Le Maroc est aujourd’hui le 38ème pays à mettre en place un régime pour les véhicules d’investissement immobilier, le 3ème en Afrique et le 1er de la région. L’introduction de ce nouvel instrument dans notre pays s’inscrit dans le cadre des actions entreprises par les pouvoirs publics en vue de mobiliser l’épargne longue et l’orienter vers le financement de l’investissement, estime le quotidien.

+Assabah+ le commerce de vêtements utilisés ou, comme on les appelle, « vêtements du bal », rapporte gros. Et certains en ont fait une véritable source d’enrichissement servant parfois à financer d’autres activités illicites, voire dangereuses. C’est pourquoi les services de sécurité mènent actuellement une vaste enquête sur les « fortunes » des hommes d’affaires opérant dans ce commerce, surtout après que des échanges avec des services de sécurité étrangers ont montré l’implication de certains d’entre eux dans le financement d’organisations extrémistes, rapporte le quotidien.

Selon la publication, le dossier d’un des hommes d’affaires opérant entre Nador et le préside occupé de Melilla pousse les enquêteurs à accélérer leurs investigations pour les étendre à plusieurs autres hommes d’affaires opérant dans ce secteur.

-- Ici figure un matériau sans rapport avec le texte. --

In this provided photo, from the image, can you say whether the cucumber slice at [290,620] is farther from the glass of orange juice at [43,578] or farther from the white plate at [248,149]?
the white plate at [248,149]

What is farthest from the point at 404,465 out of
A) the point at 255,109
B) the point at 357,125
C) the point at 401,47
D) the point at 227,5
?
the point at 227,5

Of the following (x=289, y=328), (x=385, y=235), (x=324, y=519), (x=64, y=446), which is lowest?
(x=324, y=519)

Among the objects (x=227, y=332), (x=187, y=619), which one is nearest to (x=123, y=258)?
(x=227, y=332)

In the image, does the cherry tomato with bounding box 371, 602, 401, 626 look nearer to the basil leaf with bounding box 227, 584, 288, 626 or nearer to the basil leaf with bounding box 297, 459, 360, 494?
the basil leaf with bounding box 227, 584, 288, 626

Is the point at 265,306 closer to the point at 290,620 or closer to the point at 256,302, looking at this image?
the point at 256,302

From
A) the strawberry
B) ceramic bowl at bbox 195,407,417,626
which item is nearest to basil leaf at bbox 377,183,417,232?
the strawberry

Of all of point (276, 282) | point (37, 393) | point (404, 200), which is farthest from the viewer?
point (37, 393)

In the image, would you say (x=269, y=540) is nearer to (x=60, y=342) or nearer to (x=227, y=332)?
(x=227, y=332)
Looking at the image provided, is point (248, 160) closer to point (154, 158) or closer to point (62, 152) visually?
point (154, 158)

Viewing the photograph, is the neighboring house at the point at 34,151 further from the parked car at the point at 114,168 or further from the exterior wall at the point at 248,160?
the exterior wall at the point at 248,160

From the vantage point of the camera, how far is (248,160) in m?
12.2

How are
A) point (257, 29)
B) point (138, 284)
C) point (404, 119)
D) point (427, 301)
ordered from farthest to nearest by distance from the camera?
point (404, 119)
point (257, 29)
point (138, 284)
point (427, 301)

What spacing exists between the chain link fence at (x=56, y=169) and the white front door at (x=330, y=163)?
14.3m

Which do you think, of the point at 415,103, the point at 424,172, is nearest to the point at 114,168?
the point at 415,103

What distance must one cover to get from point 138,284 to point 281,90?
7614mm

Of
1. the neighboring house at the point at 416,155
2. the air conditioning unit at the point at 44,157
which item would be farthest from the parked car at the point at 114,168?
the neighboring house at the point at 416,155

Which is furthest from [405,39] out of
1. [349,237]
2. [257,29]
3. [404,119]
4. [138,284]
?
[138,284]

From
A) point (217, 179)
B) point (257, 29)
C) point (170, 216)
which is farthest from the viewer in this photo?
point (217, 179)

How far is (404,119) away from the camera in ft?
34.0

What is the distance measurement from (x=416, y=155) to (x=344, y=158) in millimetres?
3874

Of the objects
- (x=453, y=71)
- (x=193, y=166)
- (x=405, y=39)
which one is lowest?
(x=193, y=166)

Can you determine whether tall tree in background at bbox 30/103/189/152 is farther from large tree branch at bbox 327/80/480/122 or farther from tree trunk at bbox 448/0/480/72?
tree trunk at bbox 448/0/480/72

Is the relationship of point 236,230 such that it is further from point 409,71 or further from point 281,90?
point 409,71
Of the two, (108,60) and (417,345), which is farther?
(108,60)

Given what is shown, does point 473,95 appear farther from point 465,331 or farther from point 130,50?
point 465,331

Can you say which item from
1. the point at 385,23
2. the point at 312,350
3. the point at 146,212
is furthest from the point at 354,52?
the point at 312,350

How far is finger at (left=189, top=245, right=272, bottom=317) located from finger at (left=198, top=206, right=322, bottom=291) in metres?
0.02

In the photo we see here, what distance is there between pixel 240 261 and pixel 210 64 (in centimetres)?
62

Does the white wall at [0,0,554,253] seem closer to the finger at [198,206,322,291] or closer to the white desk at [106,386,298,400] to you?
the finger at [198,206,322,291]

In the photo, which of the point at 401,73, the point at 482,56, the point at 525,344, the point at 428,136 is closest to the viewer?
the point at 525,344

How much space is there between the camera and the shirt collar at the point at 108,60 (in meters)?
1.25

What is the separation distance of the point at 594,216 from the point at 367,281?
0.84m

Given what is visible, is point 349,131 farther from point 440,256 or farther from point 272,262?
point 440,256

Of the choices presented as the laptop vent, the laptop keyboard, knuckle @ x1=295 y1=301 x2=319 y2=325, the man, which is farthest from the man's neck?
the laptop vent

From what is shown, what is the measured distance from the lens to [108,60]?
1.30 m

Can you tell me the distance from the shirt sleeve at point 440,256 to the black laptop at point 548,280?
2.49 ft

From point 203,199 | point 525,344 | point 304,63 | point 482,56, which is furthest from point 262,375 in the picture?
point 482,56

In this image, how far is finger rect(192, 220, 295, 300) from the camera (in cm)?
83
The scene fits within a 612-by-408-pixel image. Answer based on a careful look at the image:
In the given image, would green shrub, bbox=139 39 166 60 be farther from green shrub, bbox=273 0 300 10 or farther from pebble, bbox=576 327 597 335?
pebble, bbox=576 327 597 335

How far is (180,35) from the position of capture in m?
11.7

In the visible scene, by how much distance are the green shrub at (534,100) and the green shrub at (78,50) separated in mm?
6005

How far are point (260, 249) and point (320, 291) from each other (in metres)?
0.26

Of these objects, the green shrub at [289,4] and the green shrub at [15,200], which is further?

Le journal explique que l’homme en question avait d’ailleurs déjà fait l’objet d’une condamnation en Espagne pour son appartenance à une organisation considérée comme extrémiste, dont il assurait le financement via ses activités dans le commerce de vêtements utilisés. Il avait bénéficié d’une libération sous caution avant de totalement disparaître des radars.

En tout cas, selon les sources du quotidien, au moins sept hommes d’affaires seraient suspectés, certains d’entre eux ayant des liens avérés avec des réseaux de contrebande de vêtements opérant entre l’Espagne et l’Afrique du Nord.